In 2020, Covid-19, the Australia bushfires, and other global threats served as vivid reminders that human and nonhuman fates are increasingly linked. Human use of nonhuman animals contributes to pandemics, climate change, and other global threats which, in turn, contribute to biodiversity loss, ecosystem collapse, and nonhuman suffering. This conversation coincided with the publication of Jeff Sebo's book, Saving Animals, Saving Ourselves. The conversation foregrounds the incalculable harms we inflict on non-human animals by causing or allowing countless of them to suffer and die for our own benefit and by driving many species to extinction and many ecosystems to collapse. In so doing, we are also serving to endanger our own future on this planet.
JEFF SEBO is Clinical Associate Professor of Environmental Studies, Affiliated Professor of Bioethics, Medical Ethics and Philosophy, and Director of the Animal Studies MA Program at New York University. His research interests include moral philosophy, legal philosophy and philosophy of mind; animal minds, ethics and policy; AI minds, ethics and policy.
LAUREN VAN PATTER is the Kim & Stu Lang Professor in Community and Shelter Medicine in the Department of Clinical Studies at the Ontario Veterinary College, University of Guelph. She is an interdisciplinary animal studies scholar whose research focuses most broadly on questions of “living well” in multispecies communities.
Lauren Van Patter (LVP): There is a widespread feeling that we can do much better than we are currently doing in our relationships with non-human animals. At the same time, however, many of us feel overwhelmed by the complexity involved in thinking about our responsibility to other animals. For example, when thinking about climate change, the situation is not so clear-cut that we can unequivocally say that climate change is bad for other species, while rewilding is good, both at the individual and the species level.
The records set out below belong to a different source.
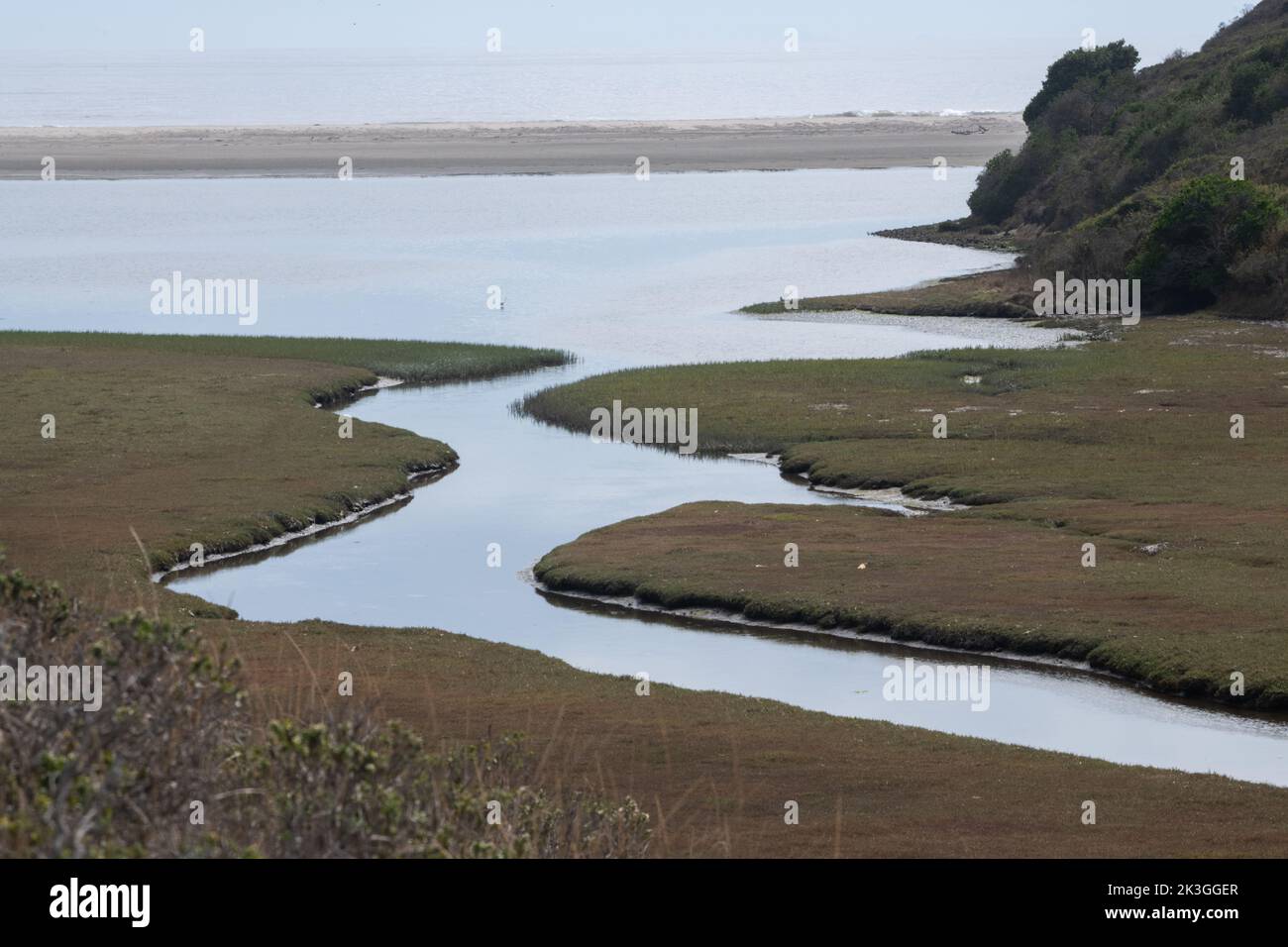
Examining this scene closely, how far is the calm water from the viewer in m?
32.1

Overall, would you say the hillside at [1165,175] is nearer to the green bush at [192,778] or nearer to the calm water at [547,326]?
the calm water at [547,326]

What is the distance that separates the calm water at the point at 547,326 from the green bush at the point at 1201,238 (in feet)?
25.9

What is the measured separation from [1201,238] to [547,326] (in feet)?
122

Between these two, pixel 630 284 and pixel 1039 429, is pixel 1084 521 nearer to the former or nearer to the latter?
pixel 1039 429

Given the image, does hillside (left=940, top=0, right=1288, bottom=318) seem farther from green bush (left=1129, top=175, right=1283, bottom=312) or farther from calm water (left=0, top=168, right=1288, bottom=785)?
calm water (left=0, top=168, right=1288, bottom=785)

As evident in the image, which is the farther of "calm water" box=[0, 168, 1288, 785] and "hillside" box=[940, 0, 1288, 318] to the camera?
"hillside" box=[940, 0, 1288, 318]

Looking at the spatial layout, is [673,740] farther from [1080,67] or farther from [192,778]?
[1080,67]

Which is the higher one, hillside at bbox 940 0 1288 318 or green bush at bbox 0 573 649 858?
hillside at bbox 940 0 1288 318

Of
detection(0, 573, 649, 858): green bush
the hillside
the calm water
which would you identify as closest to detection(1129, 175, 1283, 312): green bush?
the hillside

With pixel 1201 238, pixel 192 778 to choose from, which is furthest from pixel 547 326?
pixel 192 778

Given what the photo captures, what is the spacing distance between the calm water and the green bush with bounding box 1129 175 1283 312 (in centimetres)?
788

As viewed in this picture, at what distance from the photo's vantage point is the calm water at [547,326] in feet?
105

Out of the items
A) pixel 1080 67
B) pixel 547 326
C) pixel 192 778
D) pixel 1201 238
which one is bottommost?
pixel 192 778

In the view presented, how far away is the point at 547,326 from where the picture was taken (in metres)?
95.8
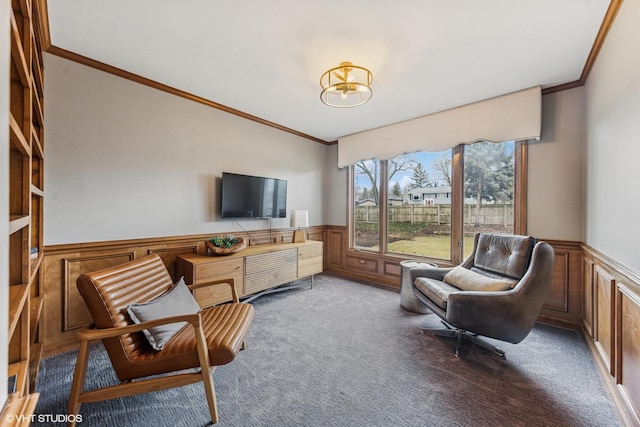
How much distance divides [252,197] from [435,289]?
253 centimetres

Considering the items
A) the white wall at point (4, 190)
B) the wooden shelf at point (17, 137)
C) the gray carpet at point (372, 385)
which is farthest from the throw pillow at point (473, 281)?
the wooden shelf at point (17, 137)

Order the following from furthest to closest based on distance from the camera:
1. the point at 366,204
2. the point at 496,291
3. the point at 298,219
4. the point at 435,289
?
the point at 366,204 → the point at 298,219 → the point at 435,289 → the point at 496,291

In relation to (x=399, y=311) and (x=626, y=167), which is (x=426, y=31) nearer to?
(x=626, y=167)

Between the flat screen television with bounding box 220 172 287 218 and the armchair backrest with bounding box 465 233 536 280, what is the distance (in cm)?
264

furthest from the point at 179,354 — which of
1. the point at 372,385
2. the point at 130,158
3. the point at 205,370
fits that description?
the point at 130,158

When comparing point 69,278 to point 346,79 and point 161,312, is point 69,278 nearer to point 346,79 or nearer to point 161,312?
point 161,312

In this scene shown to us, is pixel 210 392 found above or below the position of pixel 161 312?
below

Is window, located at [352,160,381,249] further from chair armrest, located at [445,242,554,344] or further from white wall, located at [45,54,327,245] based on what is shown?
chair armrest, located at [445,242,554,344]

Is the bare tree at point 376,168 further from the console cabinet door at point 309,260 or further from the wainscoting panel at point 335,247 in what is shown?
the console cabinet door at point 309,260

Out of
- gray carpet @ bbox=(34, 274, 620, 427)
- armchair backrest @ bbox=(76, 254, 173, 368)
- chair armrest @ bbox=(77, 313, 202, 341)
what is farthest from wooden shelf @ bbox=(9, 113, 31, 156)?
gray carpet @ bbox=(34, 274, 620, 427)

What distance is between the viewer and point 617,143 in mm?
1729

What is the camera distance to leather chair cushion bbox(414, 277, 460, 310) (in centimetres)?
230

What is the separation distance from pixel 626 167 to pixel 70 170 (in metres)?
4.15

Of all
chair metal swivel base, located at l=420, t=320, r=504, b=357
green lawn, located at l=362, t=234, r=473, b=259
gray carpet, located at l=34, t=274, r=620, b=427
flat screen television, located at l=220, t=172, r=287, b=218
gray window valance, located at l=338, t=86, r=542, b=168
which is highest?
gray window valance, located at l=338, t=86, r=542, b=168
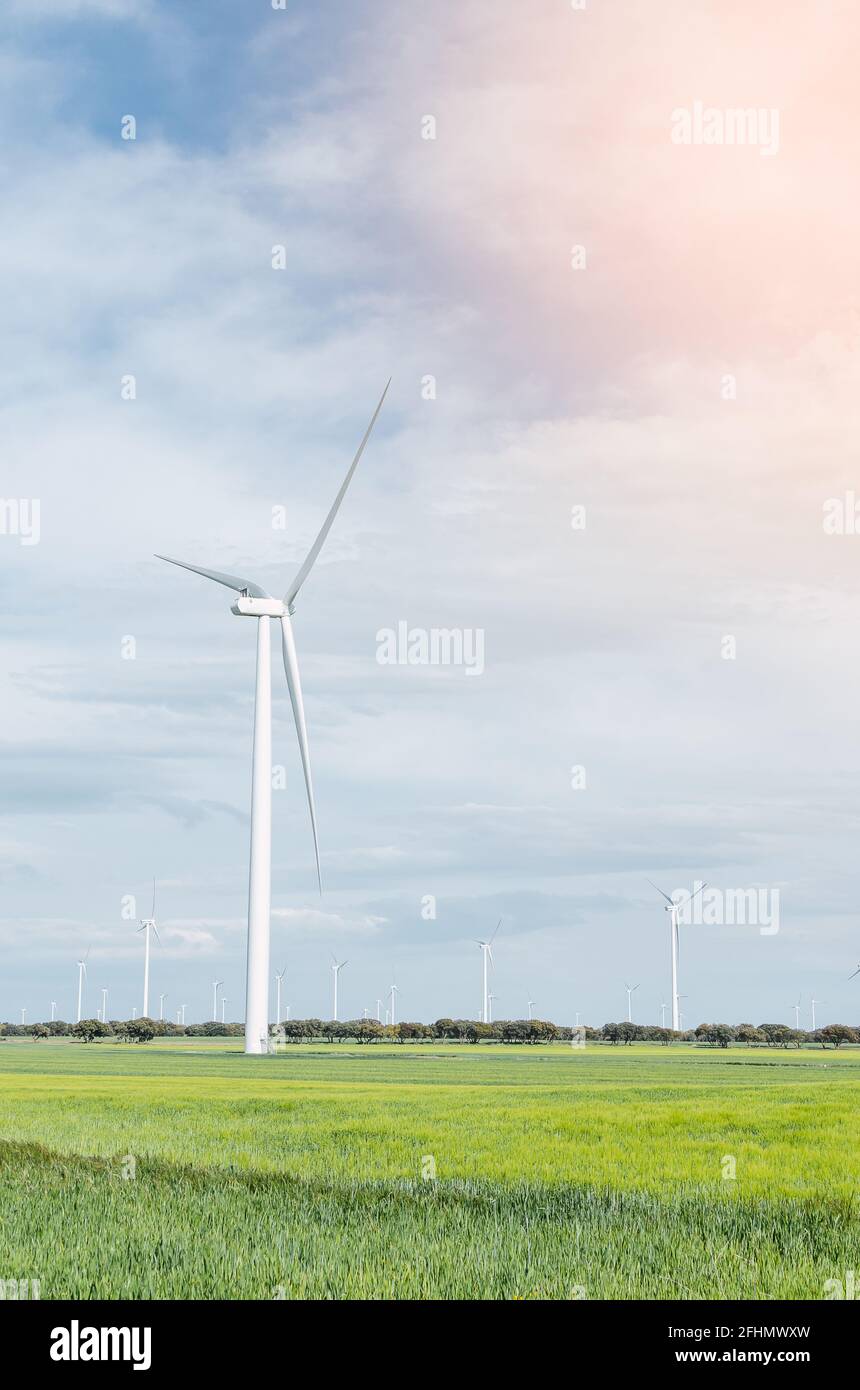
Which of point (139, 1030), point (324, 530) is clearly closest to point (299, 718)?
point (324, 530)

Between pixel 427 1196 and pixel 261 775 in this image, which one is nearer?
pixel 427 1196

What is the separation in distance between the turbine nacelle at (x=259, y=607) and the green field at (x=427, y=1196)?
180 feet

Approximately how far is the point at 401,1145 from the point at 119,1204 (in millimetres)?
14111

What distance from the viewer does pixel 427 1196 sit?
83.7 feet

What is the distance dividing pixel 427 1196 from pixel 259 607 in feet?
277

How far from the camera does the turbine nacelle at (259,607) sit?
107 metres

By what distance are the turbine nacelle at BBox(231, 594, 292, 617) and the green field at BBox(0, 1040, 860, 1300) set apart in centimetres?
5500

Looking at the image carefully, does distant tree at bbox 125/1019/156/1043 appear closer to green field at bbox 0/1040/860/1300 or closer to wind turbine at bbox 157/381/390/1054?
wind turbine at bbox 157/381/390/1054

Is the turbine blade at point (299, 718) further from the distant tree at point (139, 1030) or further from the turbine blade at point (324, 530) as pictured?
the distant tree at point (139, 1030)

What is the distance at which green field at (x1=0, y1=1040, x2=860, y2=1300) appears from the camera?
16734mm

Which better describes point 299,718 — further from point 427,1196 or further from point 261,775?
point 427,1196

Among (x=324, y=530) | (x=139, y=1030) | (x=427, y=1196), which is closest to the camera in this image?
(x=427, y=1196)

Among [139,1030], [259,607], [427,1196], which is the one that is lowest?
[139,1030]
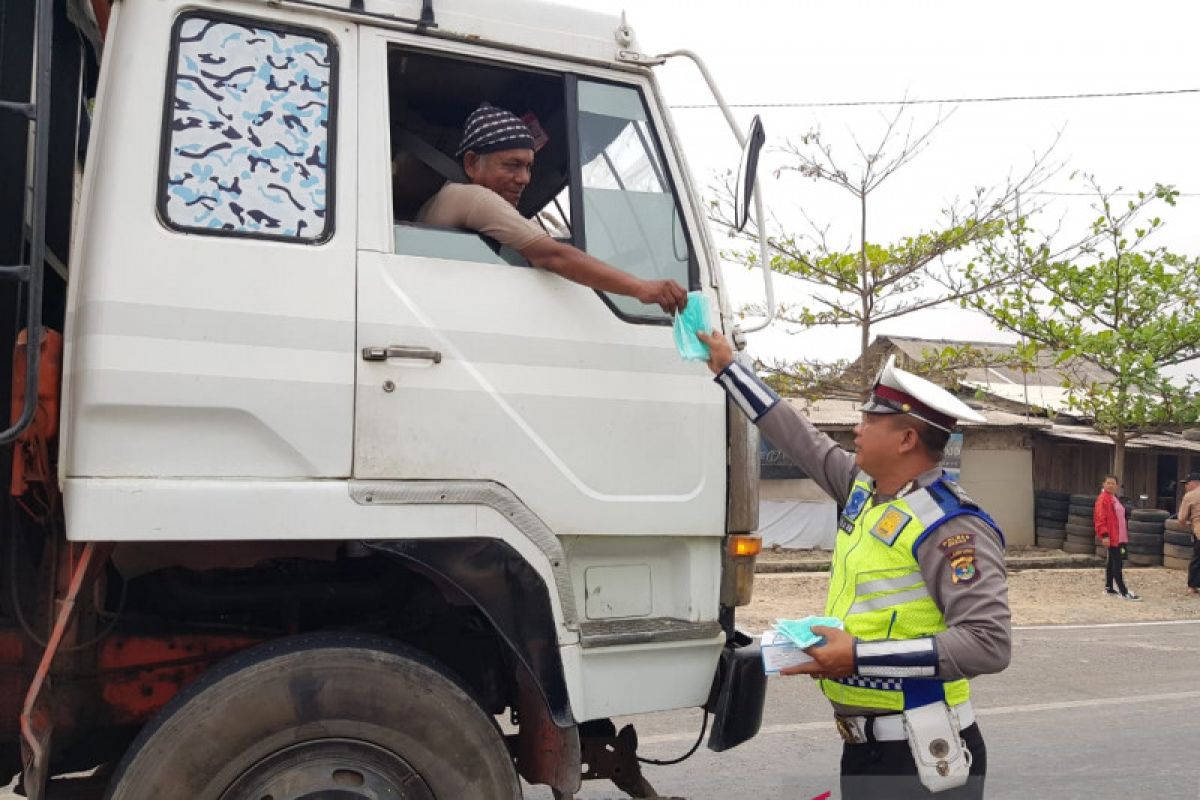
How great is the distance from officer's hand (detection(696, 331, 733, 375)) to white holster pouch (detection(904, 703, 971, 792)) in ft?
3.36

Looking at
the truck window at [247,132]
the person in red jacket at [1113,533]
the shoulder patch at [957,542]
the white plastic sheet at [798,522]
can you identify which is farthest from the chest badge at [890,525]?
the white plastic sheet at [798,522]

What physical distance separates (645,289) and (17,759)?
2.24 m

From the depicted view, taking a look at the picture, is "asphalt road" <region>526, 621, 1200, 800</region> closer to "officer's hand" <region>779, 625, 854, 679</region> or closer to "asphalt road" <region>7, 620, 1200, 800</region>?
"asphalt road" <region>7, 620, 1200, 800</region>

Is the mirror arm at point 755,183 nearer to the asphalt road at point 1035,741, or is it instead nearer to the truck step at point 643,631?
the truck step at point 643,631

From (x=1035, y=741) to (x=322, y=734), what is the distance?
4664 millimetres

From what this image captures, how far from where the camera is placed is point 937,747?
2.43 meters

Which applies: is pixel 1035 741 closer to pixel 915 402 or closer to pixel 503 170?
pixel 915 402

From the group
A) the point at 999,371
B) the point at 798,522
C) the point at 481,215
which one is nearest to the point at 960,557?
the point at 481,215

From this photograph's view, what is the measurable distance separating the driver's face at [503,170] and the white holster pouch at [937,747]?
5.94 feet

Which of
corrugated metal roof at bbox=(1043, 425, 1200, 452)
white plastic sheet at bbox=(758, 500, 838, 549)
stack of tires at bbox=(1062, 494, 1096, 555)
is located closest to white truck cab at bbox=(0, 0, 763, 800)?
white plastic sheet at bbox=(758, 500, 838, 549)

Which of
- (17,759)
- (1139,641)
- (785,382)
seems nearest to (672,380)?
(17,759)

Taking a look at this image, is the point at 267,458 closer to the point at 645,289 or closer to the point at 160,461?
the point at 160,461

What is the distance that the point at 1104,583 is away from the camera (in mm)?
14188

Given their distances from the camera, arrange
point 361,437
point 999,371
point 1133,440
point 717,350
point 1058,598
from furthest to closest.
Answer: point 999,371 < point 1133,440 < point 1058,598 < point 717,350 < point 361,437
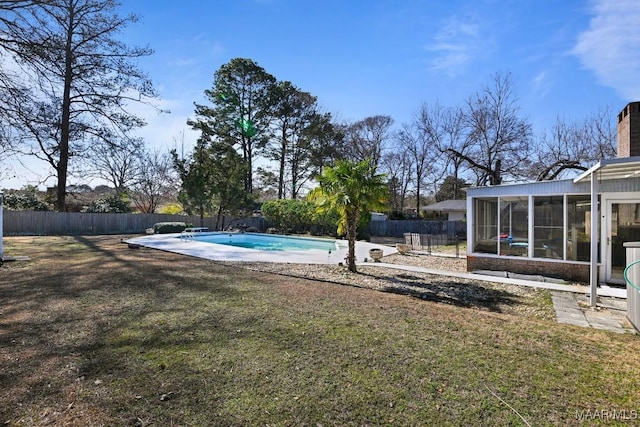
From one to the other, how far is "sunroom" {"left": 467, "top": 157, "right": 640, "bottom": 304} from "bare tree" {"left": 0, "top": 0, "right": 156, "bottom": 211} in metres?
12.2

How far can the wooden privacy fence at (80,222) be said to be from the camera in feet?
59.0

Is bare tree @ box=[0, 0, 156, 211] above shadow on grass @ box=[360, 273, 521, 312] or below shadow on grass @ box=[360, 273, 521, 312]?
above

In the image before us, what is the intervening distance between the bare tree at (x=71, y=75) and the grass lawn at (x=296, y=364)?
6081 millimetres

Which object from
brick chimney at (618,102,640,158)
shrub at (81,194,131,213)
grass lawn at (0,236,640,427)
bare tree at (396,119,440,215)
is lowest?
grass lawn at (0,236,640,427)

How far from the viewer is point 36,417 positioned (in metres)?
2.42

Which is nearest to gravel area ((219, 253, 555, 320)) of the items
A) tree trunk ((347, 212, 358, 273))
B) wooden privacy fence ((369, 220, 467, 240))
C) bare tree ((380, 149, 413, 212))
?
tree trunk ((347, 212, 358, 273))

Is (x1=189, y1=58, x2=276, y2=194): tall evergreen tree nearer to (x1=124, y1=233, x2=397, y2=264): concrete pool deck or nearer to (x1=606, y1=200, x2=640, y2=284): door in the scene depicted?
(x1=124, y1=233, x2=397, y2=264): concrete pool deck

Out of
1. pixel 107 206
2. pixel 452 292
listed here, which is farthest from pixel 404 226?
pixel 107 206

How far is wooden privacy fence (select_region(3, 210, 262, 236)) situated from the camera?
1797 cm

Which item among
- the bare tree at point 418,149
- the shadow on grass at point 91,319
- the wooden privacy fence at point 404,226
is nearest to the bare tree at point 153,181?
the wooden privacy fence at point 404,226

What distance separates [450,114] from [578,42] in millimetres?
17258

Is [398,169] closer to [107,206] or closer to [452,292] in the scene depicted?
[107,206]

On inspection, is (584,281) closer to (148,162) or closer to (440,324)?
(440,324)

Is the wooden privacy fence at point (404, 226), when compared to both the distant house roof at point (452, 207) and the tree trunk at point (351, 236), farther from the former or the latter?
the tree trunk at point (351, 236)
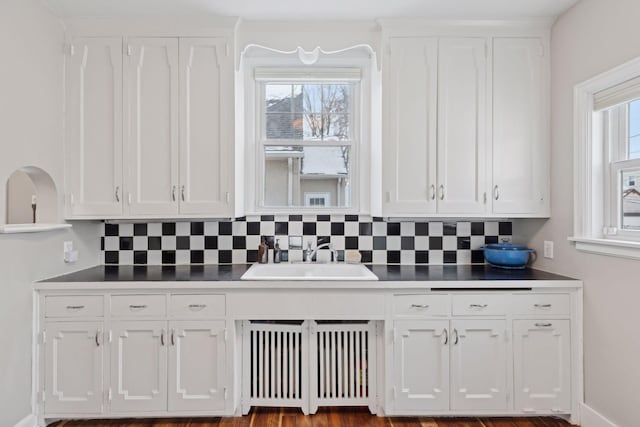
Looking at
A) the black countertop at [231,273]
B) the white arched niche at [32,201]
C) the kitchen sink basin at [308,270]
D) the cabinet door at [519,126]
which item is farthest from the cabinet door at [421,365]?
the white arched niche at [32,201]

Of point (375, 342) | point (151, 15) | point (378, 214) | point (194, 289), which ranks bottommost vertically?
point (375, 342)

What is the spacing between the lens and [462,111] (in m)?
2.42

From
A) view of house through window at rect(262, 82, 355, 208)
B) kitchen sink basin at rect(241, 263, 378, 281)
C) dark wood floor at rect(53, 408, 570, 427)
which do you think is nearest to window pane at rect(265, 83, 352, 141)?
view of house through window at rect(262, 82, 355, 208)

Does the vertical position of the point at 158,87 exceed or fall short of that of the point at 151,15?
it falls short

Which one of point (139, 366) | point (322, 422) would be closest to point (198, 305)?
point (139, 366)

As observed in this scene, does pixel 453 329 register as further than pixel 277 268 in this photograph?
No

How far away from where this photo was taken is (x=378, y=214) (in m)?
2.50

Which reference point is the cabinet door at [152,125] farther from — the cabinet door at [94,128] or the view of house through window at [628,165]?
the view of house through window at [628,165]

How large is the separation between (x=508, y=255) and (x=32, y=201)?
322 centimetres

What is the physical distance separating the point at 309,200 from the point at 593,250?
71.5 inches

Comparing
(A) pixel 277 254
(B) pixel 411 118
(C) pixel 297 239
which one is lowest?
(A) pixel 277 254

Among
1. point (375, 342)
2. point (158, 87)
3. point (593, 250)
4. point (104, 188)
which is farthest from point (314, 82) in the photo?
point (593, 250)

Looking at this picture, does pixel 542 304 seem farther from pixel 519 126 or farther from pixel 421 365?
pixel 519 126

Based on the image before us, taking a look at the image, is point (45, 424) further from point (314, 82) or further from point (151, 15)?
point (314, 82)
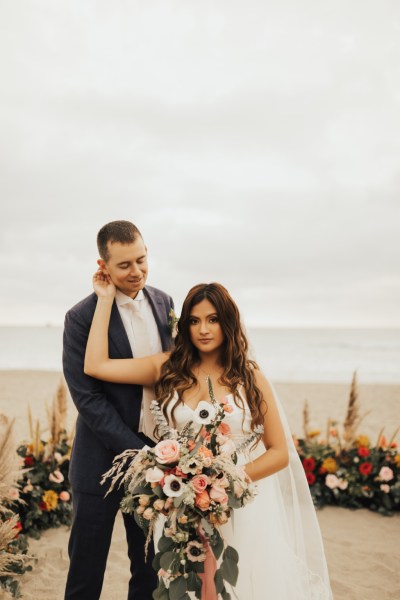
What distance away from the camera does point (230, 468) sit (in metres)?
2.19

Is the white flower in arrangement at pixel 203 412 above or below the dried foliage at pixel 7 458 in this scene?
above

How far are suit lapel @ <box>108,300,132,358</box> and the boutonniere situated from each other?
0.34 m

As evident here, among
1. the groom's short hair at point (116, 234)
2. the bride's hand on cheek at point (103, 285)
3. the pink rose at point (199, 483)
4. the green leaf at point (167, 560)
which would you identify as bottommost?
the green leaf at point (167, 560)

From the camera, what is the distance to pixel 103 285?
3281 mm

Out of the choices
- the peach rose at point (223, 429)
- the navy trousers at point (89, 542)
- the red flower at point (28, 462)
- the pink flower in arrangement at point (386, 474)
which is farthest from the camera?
the pink flower in arrangement at point (386, 474)

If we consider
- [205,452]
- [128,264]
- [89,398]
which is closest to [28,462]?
[89,398]

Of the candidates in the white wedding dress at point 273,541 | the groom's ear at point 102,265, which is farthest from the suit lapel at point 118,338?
the white wedding dress at point 273,541

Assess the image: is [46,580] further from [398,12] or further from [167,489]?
[398,12]

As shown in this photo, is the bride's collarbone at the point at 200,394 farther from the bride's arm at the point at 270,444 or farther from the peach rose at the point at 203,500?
the peach rose at the point at 203,500

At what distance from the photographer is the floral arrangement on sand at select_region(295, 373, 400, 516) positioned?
5.86 meters

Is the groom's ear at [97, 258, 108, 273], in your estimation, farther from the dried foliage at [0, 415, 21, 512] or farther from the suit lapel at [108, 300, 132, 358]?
the dried foliage at [0, 415, 21, 512]

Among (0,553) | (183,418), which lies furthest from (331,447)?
(0,553)

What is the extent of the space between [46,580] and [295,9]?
9.65 metres

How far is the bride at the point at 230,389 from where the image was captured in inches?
119
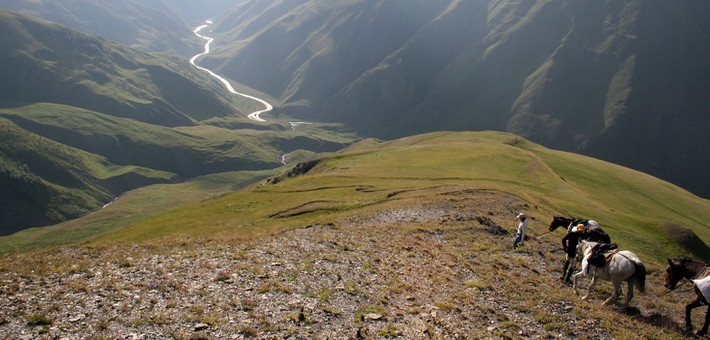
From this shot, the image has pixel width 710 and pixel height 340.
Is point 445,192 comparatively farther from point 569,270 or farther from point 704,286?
point 704,286

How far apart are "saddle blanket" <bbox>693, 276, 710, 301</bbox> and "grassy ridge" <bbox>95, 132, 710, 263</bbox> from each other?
1706 cm

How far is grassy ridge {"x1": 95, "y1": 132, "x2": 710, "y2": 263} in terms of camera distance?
4856 cm

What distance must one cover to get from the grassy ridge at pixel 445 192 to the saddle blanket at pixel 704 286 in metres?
17.1

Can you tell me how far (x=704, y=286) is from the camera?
55.8 ft

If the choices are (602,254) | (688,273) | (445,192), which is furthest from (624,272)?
(445,192)

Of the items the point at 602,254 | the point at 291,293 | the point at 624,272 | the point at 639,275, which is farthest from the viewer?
the point at 291,293

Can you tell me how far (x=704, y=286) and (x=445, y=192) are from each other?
1360 inches

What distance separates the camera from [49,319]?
15.3 m

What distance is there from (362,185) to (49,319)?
54.3 meters

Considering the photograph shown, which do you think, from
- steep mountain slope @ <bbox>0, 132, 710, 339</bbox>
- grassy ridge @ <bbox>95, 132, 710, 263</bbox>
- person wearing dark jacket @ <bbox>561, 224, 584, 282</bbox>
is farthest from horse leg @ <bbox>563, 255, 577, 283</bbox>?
grassy ridge @ <bbox>95, 132, 710, 263</bbox>

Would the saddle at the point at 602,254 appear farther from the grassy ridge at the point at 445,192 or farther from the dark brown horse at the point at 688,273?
the grassy ridge at the point at 445,192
How can we get past some of this paralysis around the immense complexity of these issues?
Jeff Sebo (JS): There are two things that I think are true, but holding both in our heads at the same time is really difficult, because it creates a lot of tension. One is to accept that we have a responsibility to address factory farming, deforestation, the wildlife trade, and so on. We have to significantly regulate or abolish these industries that are causing so much harm to humans, to other animals, and to the climate.